I am trying to offload an expensive loop in my program to Intel MIC. The part of the code is:
!$omp target map(to:coor,sigma_const,clase) map(tofrom:ener1,ener2)
!$omp parallel private(i,j,fdummy1,k,l,fdummy2,fdummy3,fdummy4,fdummy5,dist)
!$omp do reduction(+:ener1)
do i=1,num_res-2
do j=i+2,num_res
fdummy1=coor(i,1,qk)-coor(j,1,qk)
fdummy2=coor(i,2,qk)-coor(j,2,qk)
fdummy3=coor(i,3,qk)-coor(j,3,qk)
dist=sqrt(fdummy1*fdummy1+fdummy2*fdummy2+fdummy3*fdummy3)
fdummy1=sigma_const(i,j)
write(6,*) 'fdum',fdummy1
k=clase(i)
l=clase(j)
fdummy2=fdummy1*fdummy1 ! 2
fdummy3=fdummy2*fdummy2 ! 4
fdummy4=fdummy2*fdummy3 ! 6
fdummy5=fdummy4*fdummy4 ! 12
fdummy1=fdummy5-fdummy4
ener1=ener1+eps_const(k,l)*fdummy1
enddo
enddo
!$omp end do
!$omp do reduction(+:ener2)
do i=1,num_res-1
fdummy1=coor(i,1,qk)-coor(i+1,1,qk)
fdummy2=coor(i,2,qk)-coor(i+1,2,qk)
fdummy3=coor(i,3,qk)-coor(i+1,3,qk)
dist=sqrt(fdummy1*fdummy1+fdummy2*fdummy2+fdummy3*fdummy3)
fdummy1=(dist-r_cero)
fdummy2=fdummy1*fdummy1
ener2=ener2+fdummy2
enddo
!$omp end do
!$omp end parallel
!$omp end target
When I printout the value of sigma_const array I get 0, I don't know the
reason because I map the array to the MIC. I am
confused about the order of !$omp target map/!$omp target
directives with
respect to the !$omp parallel
one.

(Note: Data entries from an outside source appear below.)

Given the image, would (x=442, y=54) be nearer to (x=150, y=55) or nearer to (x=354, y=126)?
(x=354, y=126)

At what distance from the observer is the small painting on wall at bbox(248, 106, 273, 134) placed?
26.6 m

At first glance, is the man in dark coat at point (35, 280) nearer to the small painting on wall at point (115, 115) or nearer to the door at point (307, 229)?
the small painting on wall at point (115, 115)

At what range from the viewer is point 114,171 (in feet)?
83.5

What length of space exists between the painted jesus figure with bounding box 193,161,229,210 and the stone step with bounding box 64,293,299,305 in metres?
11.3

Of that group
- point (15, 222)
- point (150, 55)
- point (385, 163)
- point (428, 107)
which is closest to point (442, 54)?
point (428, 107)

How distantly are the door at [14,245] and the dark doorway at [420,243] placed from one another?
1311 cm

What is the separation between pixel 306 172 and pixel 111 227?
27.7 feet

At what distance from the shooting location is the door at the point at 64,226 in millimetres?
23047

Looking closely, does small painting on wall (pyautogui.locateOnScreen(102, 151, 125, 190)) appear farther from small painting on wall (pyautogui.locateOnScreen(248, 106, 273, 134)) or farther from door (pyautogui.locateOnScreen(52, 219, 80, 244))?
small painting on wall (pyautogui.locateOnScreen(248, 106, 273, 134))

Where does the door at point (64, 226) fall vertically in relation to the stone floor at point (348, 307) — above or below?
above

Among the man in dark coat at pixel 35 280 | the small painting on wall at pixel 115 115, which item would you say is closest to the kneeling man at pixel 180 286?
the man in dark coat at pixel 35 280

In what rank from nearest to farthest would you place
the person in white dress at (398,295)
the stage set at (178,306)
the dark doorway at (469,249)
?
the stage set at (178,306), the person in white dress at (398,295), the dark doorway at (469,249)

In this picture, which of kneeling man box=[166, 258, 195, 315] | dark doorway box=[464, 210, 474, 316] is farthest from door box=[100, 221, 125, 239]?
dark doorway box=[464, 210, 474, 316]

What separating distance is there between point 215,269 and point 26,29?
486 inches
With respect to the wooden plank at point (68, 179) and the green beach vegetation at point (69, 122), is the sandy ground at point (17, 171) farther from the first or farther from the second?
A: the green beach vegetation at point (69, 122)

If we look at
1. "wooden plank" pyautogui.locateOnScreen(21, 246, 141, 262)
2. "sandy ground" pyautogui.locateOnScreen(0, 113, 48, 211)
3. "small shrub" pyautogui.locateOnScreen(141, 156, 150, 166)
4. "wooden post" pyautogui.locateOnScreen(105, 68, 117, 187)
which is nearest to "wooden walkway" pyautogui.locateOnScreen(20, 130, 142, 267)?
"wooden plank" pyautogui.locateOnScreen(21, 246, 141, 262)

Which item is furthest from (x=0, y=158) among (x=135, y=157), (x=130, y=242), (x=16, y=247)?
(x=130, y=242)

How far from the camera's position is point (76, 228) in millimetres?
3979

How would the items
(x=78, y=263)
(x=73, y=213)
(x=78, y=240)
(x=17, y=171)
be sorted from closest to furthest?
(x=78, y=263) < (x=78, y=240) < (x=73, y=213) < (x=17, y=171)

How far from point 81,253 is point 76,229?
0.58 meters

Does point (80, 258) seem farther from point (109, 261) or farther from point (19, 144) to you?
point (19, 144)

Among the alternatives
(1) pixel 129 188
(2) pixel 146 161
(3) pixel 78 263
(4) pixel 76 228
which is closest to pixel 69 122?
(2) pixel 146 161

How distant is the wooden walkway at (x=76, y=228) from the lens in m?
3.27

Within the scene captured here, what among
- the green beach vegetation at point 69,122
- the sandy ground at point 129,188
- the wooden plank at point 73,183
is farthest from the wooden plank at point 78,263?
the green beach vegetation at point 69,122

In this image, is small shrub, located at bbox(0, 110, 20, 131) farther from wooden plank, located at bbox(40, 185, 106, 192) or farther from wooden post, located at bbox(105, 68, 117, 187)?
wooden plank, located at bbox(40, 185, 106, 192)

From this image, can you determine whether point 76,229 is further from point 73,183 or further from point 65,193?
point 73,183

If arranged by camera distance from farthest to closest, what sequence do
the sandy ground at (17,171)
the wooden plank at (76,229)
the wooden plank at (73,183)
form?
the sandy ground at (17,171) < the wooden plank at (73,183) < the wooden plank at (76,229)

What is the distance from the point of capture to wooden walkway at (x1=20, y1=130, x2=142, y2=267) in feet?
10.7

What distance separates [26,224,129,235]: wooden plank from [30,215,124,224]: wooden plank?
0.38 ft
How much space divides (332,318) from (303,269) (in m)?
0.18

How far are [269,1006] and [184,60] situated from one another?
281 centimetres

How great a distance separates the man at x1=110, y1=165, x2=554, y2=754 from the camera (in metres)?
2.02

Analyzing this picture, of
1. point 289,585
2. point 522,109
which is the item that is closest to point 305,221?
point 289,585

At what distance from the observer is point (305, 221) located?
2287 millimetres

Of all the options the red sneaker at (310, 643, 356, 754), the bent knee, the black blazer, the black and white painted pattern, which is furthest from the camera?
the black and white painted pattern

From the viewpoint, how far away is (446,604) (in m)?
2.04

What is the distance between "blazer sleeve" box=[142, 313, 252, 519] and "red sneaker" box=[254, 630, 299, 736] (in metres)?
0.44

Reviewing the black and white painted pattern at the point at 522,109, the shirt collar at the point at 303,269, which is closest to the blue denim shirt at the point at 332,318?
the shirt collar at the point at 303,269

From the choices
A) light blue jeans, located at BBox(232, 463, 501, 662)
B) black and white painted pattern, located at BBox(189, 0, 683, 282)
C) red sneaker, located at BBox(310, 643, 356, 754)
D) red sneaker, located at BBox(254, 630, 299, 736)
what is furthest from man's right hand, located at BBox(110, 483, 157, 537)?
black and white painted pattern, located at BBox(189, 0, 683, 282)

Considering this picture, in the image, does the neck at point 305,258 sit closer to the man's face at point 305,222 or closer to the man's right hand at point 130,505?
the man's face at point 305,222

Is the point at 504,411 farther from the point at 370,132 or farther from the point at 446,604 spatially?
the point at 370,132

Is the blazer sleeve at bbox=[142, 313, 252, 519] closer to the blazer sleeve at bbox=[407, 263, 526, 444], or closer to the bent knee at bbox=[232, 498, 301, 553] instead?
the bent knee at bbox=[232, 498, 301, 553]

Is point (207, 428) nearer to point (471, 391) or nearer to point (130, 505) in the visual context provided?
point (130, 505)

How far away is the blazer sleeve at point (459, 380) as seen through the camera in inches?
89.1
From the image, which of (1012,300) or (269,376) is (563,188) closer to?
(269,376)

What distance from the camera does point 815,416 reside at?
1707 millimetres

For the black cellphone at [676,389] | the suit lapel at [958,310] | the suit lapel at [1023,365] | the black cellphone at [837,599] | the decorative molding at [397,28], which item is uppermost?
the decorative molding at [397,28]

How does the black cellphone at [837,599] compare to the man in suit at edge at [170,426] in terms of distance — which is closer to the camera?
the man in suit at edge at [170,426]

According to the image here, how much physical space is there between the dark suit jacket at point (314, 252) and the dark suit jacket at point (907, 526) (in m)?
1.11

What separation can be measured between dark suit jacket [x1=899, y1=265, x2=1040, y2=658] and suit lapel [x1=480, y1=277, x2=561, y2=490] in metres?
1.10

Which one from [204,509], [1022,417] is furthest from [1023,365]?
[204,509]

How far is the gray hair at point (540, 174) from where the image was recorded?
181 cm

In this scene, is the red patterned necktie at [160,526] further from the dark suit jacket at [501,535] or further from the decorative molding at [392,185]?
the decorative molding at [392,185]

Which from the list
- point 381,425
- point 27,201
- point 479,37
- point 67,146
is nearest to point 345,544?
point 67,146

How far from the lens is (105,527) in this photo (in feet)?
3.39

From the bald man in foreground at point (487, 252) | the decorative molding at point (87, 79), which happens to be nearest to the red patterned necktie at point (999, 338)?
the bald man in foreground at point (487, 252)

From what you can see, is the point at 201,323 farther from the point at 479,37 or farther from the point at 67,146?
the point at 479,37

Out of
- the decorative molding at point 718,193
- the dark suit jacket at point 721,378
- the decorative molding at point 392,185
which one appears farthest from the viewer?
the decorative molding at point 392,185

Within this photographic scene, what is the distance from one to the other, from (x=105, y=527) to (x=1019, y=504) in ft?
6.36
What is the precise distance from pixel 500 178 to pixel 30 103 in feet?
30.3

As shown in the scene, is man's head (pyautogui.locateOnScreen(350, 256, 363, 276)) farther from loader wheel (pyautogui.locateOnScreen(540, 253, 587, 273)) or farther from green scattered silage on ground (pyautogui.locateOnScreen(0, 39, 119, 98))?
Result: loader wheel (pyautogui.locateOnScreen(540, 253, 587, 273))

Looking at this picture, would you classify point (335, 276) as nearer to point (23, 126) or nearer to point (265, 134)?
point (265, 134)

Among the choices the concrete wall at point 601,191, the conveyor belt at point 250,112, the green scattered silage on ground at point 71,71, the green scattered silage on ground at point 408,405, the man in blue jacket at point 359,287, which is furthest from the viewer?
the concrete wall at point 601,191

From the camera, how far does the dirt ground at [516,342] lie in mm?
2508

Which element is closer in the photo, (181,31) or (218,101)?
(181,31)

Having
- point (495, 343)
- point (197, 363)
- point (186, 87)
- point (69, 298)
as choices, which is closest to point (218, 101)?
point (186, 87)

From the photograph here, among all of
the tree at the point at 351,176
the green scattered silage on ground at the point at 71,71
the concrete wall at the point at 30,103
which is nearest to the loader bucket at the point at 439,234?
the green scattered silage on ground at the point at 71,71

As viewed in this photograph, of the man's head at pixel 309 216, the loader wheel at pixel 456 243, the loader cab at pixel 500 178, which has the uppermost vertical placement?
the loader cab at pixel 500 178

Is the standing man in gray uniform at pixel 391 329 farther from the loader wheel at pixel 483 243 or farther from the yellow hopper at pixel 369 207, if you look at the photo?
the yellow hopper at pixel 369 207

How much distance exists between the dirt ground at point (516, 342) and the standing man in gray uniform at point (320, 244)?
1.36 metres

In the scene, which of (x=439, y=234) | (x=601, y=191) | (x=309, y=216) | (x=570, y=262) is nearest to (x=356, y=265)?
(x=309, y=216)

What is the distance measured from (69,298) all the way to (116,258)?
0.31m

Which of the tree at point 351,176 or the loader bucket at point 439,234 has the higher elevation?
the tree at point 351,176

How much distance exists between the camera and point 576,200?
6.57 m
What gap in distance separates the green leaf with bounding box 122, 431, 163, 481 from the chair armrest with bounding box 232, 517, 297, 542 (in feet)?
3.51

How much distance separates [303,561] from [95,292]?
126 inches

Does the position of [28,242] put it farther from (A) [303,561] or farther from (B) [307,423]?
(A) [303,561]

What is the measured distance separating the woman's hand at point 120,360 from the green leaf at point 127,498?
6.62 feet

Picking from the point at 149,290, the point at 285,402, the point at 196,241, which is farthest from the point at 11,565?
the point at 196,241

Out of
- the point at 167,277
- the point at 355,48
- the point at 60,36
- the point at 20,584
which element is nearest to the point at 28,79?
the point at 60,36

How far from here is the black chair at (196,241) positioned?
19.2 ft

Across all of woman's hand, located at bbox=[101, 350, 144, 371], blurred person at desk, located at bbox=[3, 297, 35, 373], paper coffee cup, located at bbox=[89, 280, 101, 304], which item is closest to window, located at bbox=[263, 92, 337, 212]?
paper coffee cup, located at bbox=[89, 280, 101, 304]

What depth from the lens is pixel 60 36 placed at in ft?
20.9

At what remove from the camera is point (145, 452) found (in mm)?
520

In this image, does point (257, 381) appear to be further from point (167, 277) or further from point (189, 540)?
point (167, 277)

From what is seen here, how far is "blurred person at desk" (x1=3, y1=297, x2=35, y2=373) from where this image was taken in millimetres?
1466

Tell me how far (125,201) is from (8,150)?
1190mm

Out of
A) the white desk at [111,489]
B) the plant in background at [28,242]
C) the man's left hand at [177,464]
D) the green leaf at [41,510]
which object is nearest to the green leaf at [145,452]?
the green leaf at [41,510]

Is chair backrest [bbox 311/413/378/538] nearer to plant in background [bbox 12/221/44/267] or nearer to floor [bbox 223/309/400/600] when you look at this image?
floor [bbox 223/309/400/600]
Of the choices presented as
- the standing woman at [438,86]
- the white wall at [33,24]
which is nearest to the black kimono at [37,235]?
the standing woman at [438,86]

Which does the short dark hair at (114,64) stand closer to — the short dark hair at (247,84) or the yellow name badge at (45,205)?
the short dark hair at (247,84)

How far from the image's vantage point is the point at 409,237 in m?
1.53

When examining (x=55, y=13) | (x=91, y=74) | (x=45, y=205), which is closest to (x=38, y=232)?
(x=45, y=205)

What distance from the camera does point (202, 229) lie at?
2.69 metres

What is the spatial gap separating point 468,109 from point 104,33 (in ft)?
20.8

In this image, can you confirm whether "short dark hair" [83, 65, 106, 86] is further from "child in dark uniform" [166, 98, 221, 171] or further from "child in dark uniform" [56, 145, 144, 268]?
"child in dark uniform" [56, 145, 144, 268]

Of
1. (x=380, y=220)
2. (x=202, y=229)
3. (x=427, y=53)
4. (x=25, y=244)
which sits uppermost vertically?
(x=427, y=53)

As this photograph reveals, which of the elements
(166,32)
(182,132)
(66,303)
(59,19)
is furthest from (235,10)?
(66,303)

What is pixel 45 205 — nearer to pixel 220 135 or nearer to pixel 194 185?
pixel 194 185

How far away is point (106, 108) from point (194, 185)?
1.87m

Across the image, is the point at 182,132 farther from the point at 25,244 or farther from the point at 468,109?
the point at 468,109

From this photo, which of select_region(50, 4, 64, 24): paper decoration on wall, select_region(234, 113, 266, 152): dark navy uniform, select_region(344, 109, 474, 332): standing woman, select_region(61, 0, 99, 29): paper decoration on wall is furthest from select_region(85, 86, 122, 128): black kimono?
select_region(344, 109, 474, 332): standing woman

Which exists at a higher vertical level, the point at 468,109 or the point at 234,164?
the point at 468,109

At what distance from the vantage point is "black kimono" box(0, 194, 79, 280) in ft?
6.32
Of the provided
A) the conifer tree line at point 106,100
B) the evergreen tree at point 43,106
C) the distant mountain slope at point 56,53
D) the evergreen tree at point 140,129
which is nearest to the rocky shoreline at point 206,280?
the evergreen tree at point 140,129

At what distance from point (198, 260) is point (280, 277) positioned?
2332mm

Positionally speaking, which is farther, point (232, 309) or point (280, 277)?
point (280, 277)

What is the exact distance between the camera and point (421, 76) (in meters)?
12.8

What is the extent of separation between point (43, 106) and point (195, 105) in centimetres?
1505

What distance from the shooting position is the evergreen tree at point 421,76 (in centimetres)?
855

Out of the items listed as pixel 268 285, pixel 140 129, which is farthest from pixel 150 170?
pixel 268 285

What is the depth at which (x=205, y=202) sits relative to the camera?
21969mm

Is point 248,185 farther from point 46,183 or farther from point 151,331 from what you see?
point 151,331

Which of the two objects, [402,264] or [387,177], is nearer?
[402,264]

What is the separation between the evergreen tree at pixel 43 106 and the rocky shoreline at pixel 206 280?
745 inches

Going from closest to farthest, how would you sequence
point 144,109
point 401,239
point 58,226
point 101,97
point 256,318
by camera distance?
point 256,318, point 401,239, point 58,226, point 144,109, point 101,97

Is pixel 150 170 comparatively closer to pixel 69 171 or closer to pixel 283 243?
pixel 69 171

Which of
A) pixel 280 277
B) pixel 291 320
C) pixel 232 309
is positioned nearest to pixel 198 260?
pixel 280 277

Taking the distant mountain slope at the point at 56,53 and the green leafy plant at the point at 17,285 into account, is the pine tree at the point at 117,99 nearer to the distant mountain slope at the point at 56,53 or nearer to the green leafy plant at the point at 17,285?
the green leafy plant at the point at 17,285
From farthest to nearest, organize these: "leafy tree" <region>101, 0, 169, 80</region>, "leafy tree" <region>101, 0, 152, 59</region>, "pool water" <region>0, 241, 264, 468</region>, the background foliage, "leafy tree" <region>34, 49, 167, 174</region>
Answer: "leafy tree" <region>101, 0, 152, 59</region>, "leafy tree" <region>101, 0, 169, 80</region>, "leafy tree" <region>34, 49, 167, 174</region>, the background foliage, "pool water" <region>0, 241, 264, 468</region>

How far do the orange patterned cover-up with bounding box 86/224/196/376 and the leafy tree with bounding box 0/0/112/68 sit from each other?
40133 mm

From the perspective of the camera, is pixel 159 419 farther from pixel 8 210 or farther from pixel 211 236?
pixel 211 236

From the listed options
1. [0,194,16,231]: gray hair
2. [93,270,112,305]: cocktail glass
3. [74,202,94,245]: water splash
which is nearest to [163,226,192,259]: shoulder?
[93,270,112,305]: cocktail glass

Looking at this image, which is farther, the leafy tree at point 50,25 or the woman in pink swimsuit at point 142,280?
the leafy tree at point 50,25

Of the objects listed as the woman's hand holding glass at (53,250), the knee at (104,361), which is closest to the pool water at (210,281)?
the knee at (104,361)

In some examples, I saw on internet,
people use first target directives outside parallel regions but they
can also use target inside the parallel region (see for instance: https://software.intel.com/en-us/forums/intel-visual-fortran-compiler-for-windows/topic/516606).
Another thing, is it possible that the MIC keeps the values of some arrays like sigma_const,clase (which don't change during the simulation) so that I don't need to transfer them at each simulation time step?